A word count program in Hadoop

Perhaps the simplest way to get started with understanding programming for Hadoop is a simple word count functionality on a fairly large electronic book. The map program will read in every line of the text separated by a space or tab and return a key-value pair, which is by default assigned to a count of 1. The reduce program will read in all key-value pairs from the map program and sum up the number of similar words. Hadoop will produce an output file that contains a list of words in the book and the number of times the words have appeared.

Downloading sample data

Project Gutenberg hosts over 100,000 free e-books in HTML, EPUB, Kindle, and plain-text UTF-8 formats. For our testing with a sample e-book, let's use Ulysses by James Joyce. The link for the plain text UTF-8 file is http://www.gutenberg.org/ebooks/4300.txt.utf-8. Using Firefox or any other web browser available in the CentOS virtual machine, you can download the file from the URL, and save it as pg4300.txt in the Downloads folder of our home directory, at /home/cloudera/Downloads.

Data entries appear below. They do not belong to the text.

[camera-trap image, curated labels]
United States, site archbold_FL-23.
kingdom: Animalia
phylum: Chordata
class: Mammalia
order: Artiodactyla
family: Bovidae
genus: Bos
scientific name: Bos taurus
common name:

Once we have our target e-book downloaded onto our local drive, it is time to copy the e-book data in the Hadoop HDFS file store for processing. In the Terminal, run the following command:

[cloudera@quickstart ~]$ hadoop fs -copyFromLocal /home/cloudera/Downloads/pg4300.txt pg4300.txt 

This will copy the e-book to the Hadoop HDFS store with the same filename pg4300.txt.

To ensure that our copy operation is successful, use the hadoop fs –ls command to give us the following output:

[cloudera@quickstart ~]$ hadoop fs -ls  
Found 1 items -rw-r--r--   1 cloudera cloudera    1573150 2014-12-05 22:26 pg4300.txt

The Hadoop file store shows that our file has been copied successfully.

The map program

We will run the map program in Python on Hadoop. Insert the following code in a file named mapper.py so that we can use this later:

#!/usr/bin/python
import sys

for line in sys.stdin:
    for word in line.strip().split():
        print "%s	%d" % (word, 1)

When mapper.py is executed, the interpreter will read in the input buffer that consists of text. All the text will be broken down by empty whitespace characters, and each word will be assigned to a count of 1, separated by a tab character.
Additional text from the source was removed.